Work required:
The entries are to be given back verbatim; no picture is to be copied.

Excerpted records:
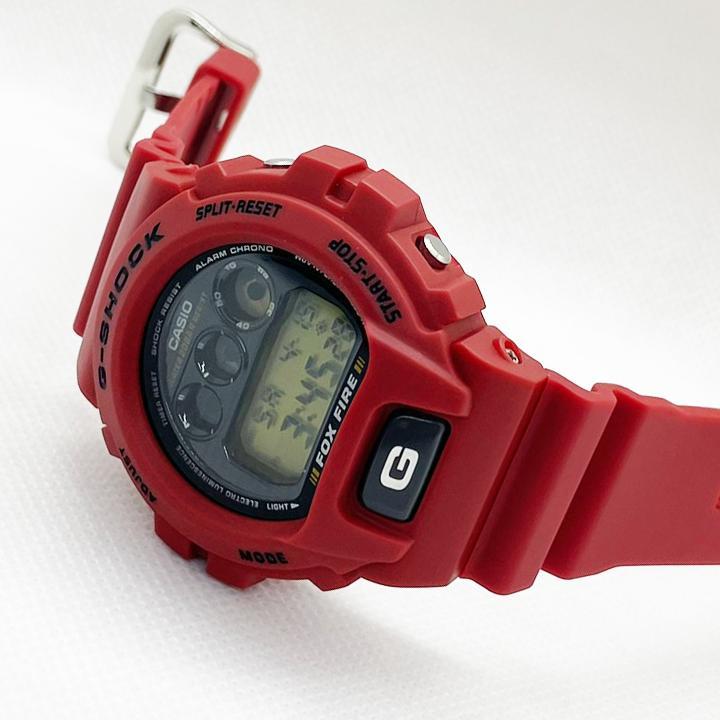 カシオ G-SHOCK デジタル FOX FIRE レッド DW-6900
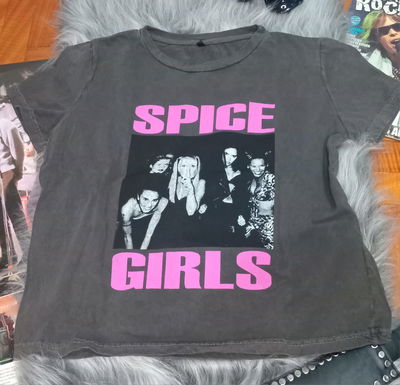 REMERA GASTADA SPICE GIRLS 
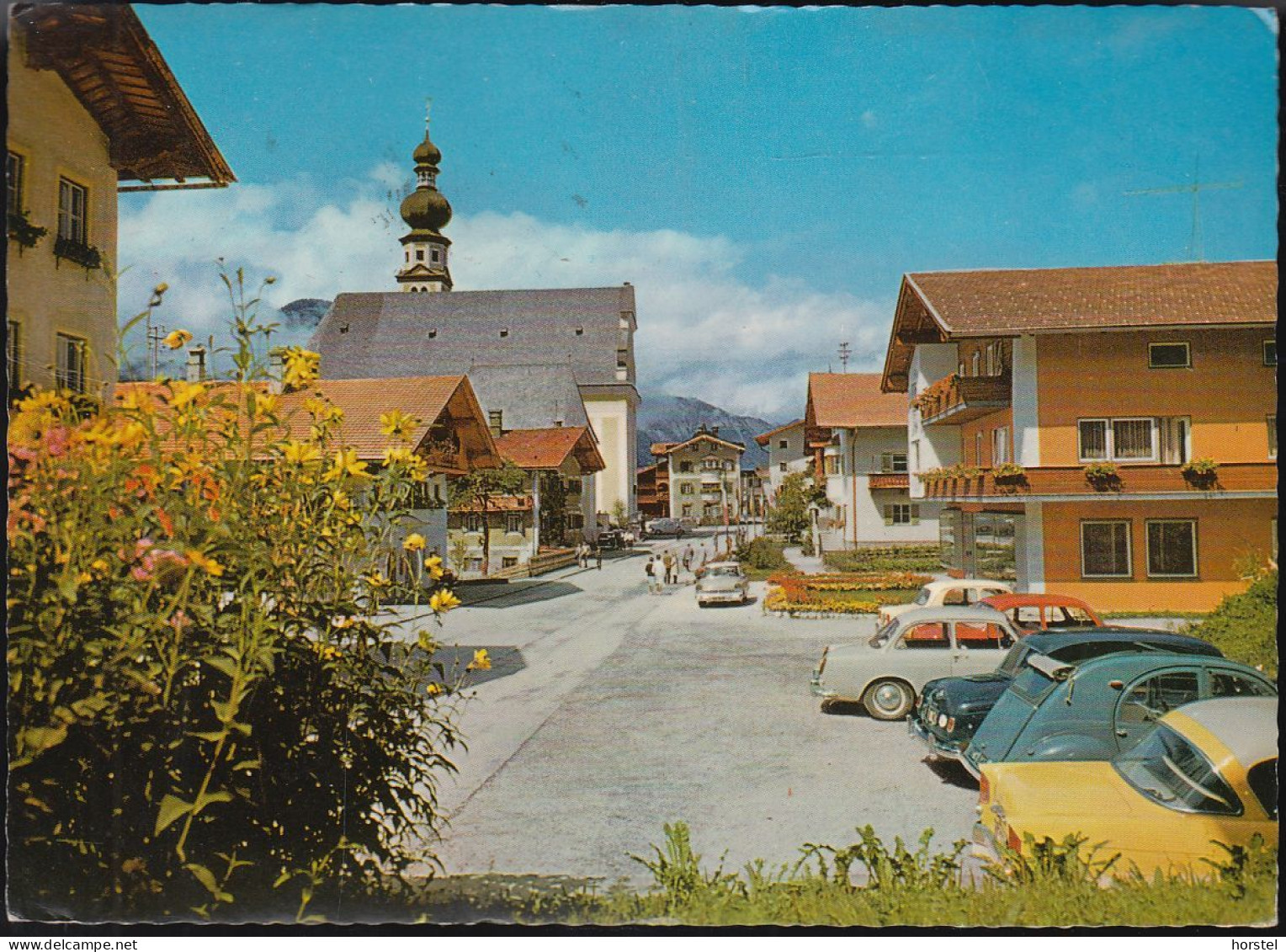 Austria - 6235 Reith Im Alpbachtal - Hauptstraße - Cars - Opel Rekord P1 - VW 1500 - Mercedes Ponton - Citroën 2CV - Brixlegg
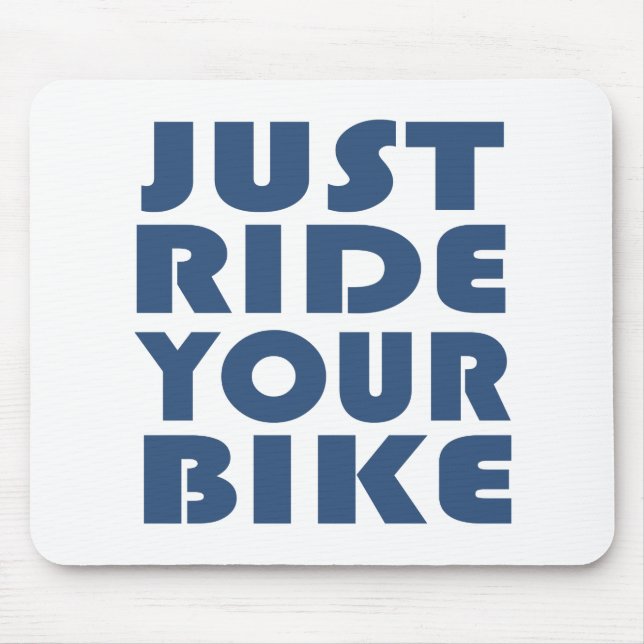 Motivational mountain bike quote mouse mat (Front)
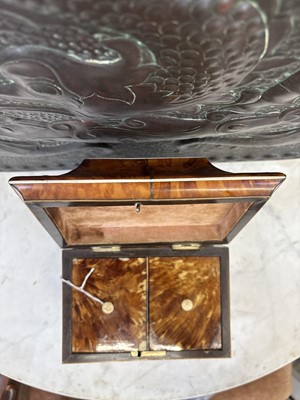 Lot 1 - A Regency tortoiseshell tea caddy.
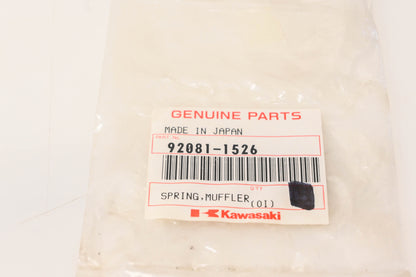 New OEM Kawasaki 92081-1526 Muffler Spring NOS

Reply to the task:
 カシオ G-SHOCK デジタル FOX FIRE レッド DW-6900
 REMERA GASTADA SPICE GIRLS 
 Austria - 6235 Reith Im Alpbachtal - Hauptstraße - Cars - Opel Rekord P1 - VW 1500 - Mercedes Ponton - Citroën 2CV - Brixlegg
 Motivational mountain bike quote mouse mat (Front)
 Lot 1 - A Regency tortoiseshell tea caddy.
 New OEM Kawasaki 92081-1526 Muffler Spring NOS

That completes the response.